Transradial catheterization is widely used for coronary angiography, and the radial artery (RA) is frequently selected as a conduit for coronary artery bypass grafting (CABG). Whether a previously catheterized RA (CRA) remains an optimal conduit for CABG has been uncertain. A systematic review and meta-analysis published in the Heart, Lung, and Circulation evaluated graft patency associated with prior transradial catheterization.

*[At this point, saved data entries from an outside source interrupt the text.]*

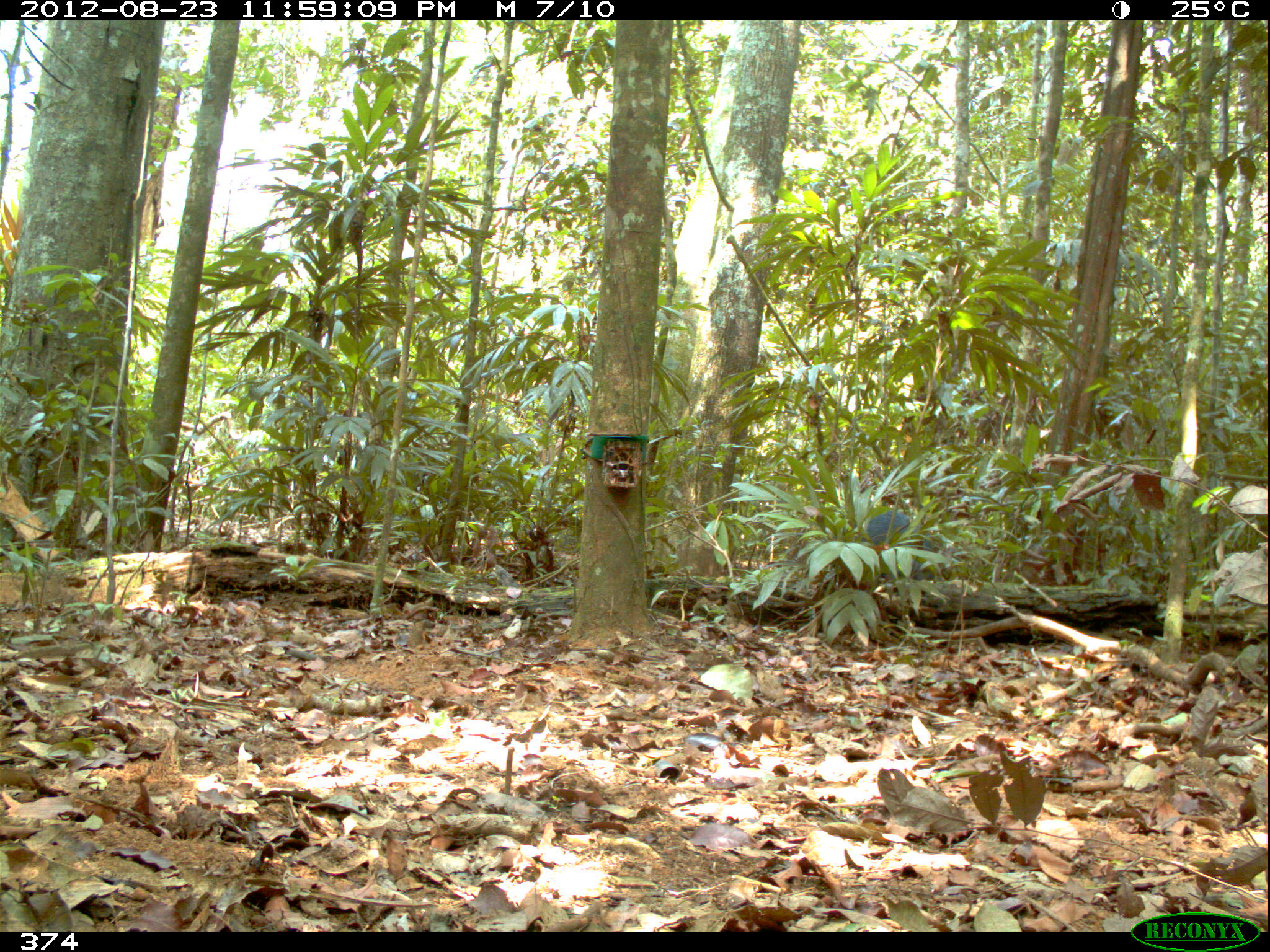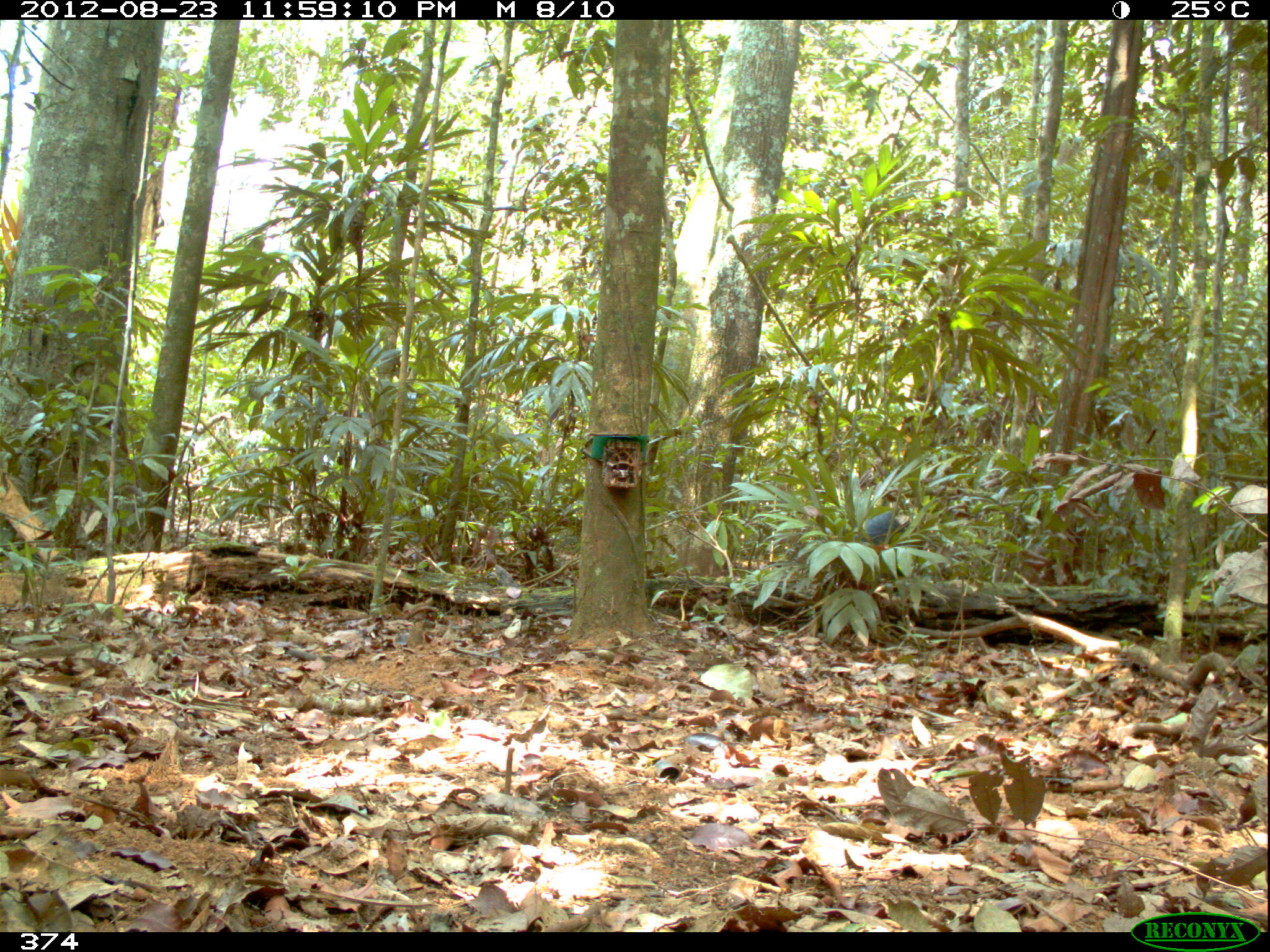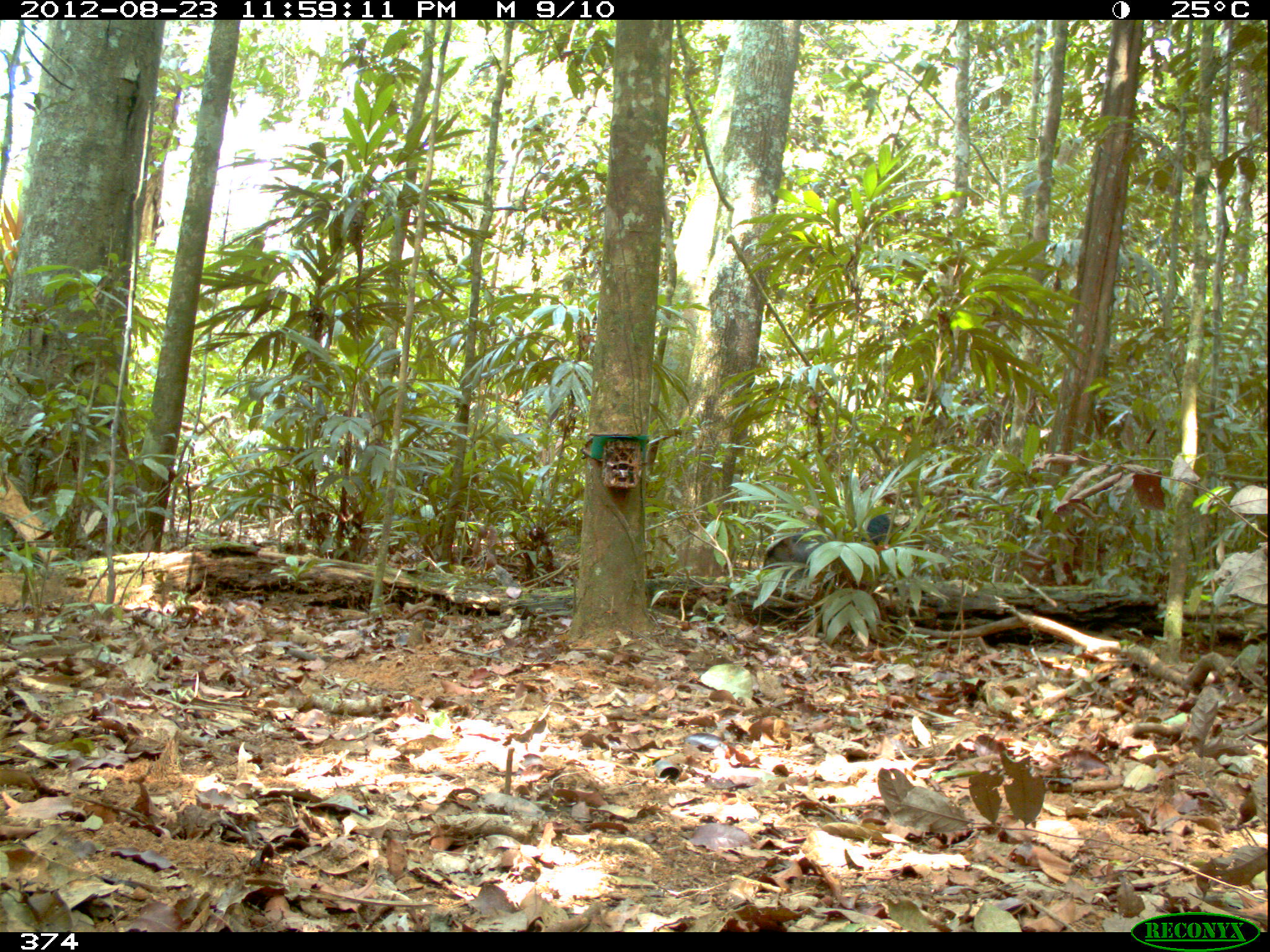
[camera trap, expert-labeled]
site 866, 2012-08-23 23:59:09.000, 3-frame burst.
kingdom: Animalia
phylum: Chordata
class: Mammalia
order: Artiodactyla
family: Tayassuidae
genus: Tayassu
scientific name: Tayassu pecari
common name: white-lipped peccary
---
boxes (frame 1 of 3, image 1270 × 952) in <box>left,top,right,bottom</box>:
tayassu pecari: <box>832,508,952,581</box>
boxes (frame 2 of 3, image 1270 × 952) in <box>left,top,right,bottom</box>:
tayassu pecari: <box>855,510,912,545</box>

A systematic search of MEDLINE, Embase, and Scopus identified comparative studies evaluating CRA versus non-catheterized radial artery (NCRA) grafts. The primary outcome was RA graft patency. Random-effects models generated pooled effect estimates, with heterogeneity assessed using I². Small-study effects were evaluated using funnel plot and Egger’s test, and influence analyses were conducted.
Among 1,661 screened studies, four observational studies involving 400 patients (175 CRA and 379 NCRA grafts) were included. Mean time from catheterization to CABG was 27.4±16.0 days, and follow-up imaging occurred at 2.06±1.88 years. CRA grafts demonstrated lower patency (73.2% vs 83.9%) and higher graft failure risk (OR 1.82; 95%CI 1.26-2.61; p=0.001; I²=33%).
Prior transradial catheterization was associated with reduced RA graft patency. Prospective controlled studies are needed to clarify patient and procedural factors influencing risk.